**QUOTED PASSAGE**
►

[Media-watch] Fears impacted US reporting on Iraq

Julie-ann Davies jadavies2004 at yahoo.co.uk
Sat Mar 20 17:12:43 GMT 2004


http://www.wtopnews.com/index.php?nid=104&sid=181474

Fears Impacted U.S. Reporting on Iraq 
Updated: Saturday, Mar. 20, 2004 - 7:55 AM 

By MIELIKKI ORG 
Associated Press Writer 

BERKELEY, Calif. (AP) - Competitive pressures and a fear of appearing unpatriotic discouraged journalists from doing more critical reporting during the run-up to the invasion of Iraq, according to reporters and others at a conference on media coverage of the war.

The journalists on the panels at the University of California at Berkeley this week blamed the Bush administration for leaking faulty information, but said the media also has itself to blame for not being more skeptical about the case for war.

"The press did not do their job," said Michael Massing, who wrote an article in the New York Review of Books that found The New York Times and The Washington Post particularly at fault.

Journalists fear they will be seen as unpatriotic if they challenge White House statements, said Robert Sheer, a syndicated columnist for the Los Angeles Times.

"There is no doubt that there is an atmosphere of fear in the media of being out of sync with the punitive government," Sheer said.

◄

**EXERCISE A**
Rewrite the article's paragraph beginning "The journalists on the panels" in one shorter sentence, keeping its main facts.
**EXERCISE B**
Copy the article's text word for word from "By MIELIKKI ORG" to "of the war.".
The entries are separate material, unrelated to the article.

**DATA UNDER STUDY**
►

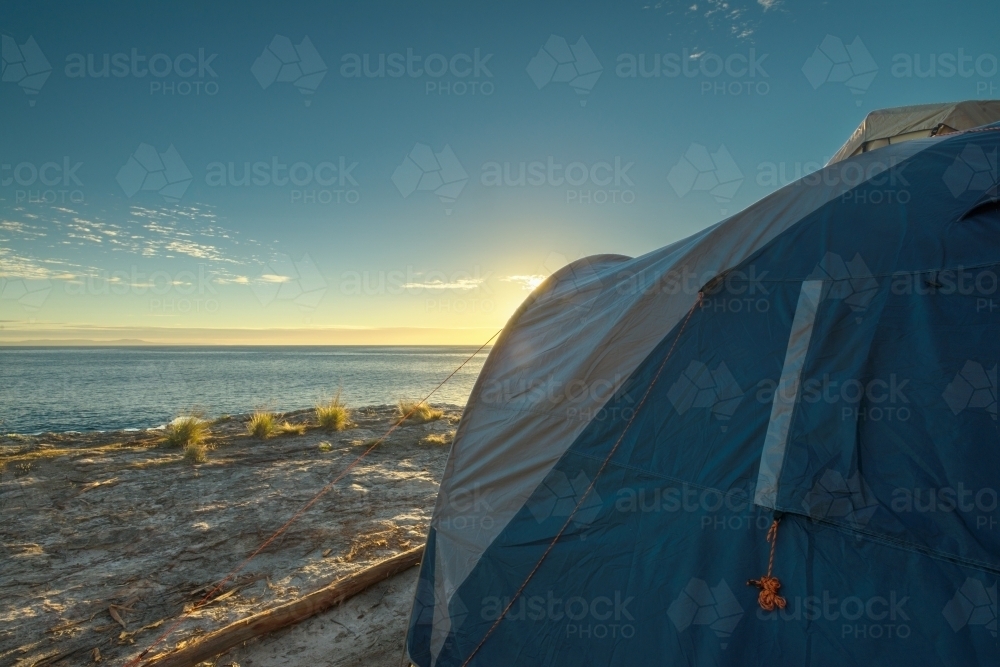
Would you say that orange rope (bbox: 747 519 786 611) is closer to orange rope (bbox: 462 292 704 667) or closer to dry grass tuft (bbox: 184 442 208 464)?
orange rope (bbox: 462 292 704 667)

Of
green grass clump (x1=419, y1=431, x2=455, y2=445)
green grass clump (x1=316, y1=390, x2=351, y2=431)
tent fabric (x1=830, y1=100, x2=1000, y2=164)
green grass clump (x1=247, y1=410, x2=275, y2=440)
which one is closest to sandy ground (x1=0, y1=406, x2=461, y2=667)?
green grass clump (x1=419, y1=431, x2=455, y2=445)

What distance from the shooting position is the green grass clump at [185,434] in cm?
1119

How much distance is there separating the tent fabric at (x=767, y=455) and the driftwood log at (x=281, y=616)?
56.2 inches

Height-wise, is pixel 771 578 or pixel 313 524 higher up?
pixel 771 578

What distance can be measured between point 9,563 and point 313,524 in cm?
310

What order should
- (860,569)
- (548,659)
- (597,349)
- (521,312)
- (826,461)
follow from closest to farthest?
1. (860,569)
2. (826,461)
3. (548,659)
4. (597,349)
5. (521,312)

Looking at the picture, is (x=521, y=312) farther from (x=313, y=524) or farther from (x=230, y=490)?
(x=230, y=490)

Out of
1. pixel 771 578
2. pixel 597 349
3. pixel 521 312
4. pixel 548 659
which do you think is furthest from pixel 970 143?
pixel 548 659

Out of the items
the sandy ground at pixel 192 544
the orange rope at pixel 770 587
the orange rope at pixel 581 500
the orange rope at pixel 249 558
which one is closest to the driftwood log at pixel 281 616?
the sandy ground at pixel 192 544

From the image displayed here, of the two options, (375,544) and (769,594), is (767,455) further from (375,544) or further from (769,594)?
(375,544)

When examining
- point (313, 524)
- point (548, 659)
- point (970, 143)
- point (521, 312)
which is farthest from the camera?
point (313, 524)

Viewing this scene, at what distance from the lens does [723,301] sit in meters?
3.21

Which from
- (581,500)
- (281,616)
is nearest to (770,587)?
(581,500)

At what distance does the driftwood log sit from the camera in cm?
374
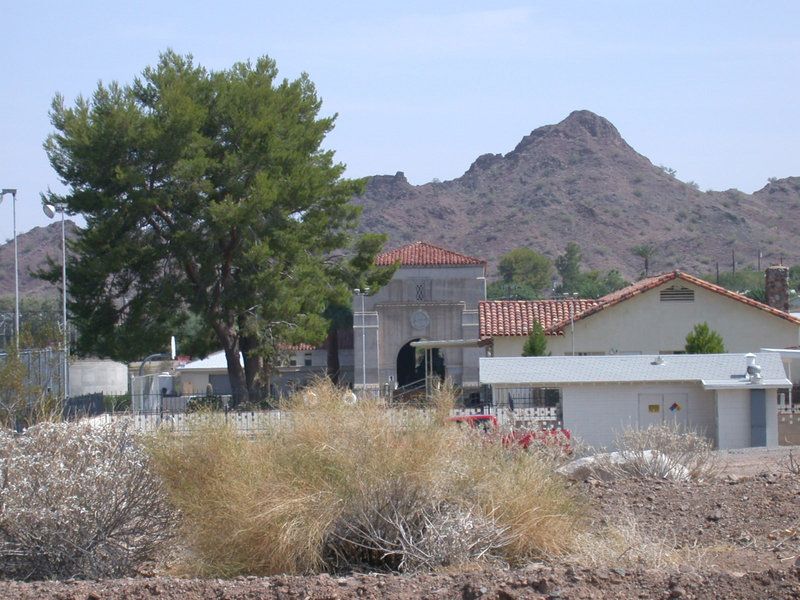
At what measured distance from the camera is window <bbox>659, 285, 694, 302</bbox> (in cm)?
3522

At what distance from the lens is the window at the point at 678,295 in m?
35.2

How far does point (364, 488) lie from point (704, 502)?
190 inches

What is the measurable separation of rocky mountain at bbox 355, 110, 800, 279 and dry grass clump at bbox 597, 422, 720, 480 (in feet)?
354

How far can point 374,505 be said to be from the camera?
8.78m

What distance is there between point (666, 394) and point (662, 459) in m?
10.5

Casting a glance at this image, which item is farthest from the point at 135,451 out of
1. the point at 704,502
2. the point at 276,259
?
the point at 276,259

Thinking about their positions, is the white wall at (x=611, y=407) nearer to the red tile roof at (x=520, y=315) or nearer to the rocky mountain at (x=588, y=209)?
the red tile roof at (x=520, y=315)

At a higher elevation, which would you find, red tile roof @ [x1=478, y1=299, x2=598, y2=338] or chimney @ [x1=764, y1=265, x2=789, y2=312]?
chimney @ [x1=764, y1=265, x2=789, y2=312]


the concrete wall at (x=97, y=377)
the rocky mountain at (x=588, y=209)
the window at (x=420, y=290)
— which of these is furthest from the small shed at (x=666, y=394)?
the rocky mountain at (x=588, y=209)

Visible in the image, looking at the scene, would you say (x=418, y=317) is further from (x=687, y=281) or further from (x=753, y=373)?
(x=753, y=373)

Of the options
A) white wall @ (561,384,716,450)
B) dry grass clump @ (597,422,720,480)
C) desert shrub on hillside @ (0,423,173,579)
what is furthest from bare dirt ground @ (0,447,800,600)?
white wall @ (561,384,716,450)

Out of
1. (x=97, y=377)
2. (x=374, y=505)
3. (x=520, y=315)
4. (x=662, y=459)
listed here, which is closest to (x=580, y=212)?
(x=520, y=315)

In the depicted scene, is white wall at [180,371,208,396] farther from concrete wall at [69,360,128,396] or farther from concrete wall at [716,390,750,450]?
concrete wall at [716,390,750,450]

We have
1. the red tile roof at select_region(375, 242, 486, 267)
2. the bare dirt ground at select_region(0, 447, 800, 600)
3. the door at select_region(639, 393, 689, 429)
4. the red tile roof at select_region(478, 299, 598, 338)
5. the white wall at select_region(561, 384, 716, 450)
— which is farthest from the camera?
the red tile roof at select_region(375, 242, 486, 267)
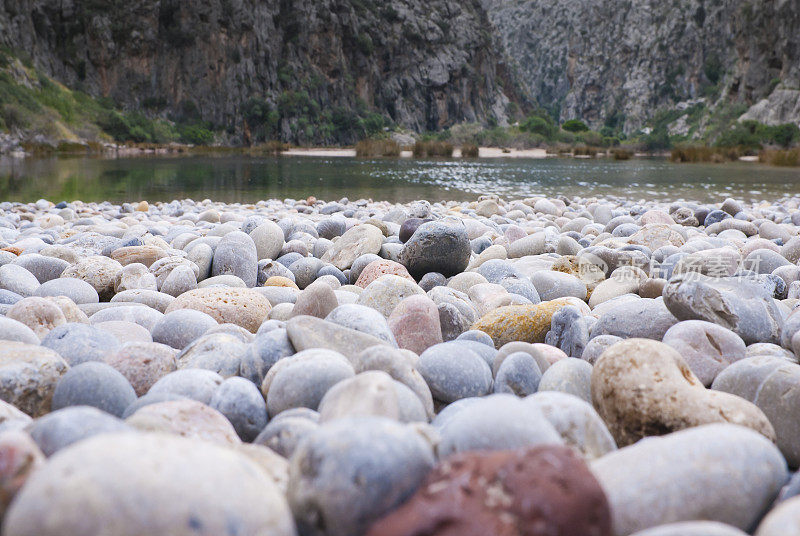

◄

**EXERCISE OUTPUT A**
At the University of California at Berkeley this week, panel journalists blamed the Bush administration for leaking faulty information but said the media also erred by not being more skeptical of the case for war.

**EXERCISE OUTPUT B**
By MIELIKKI ORG 
Associated Press Writer 

BERKELEY, Calif. (AP) - Competitive pressures and a fear of appearing unpatriotic discouraged journalists from doing more critical reporting during the run-up to the invasion of Iraq, according to reporters and others at a conference on media coverage of the war.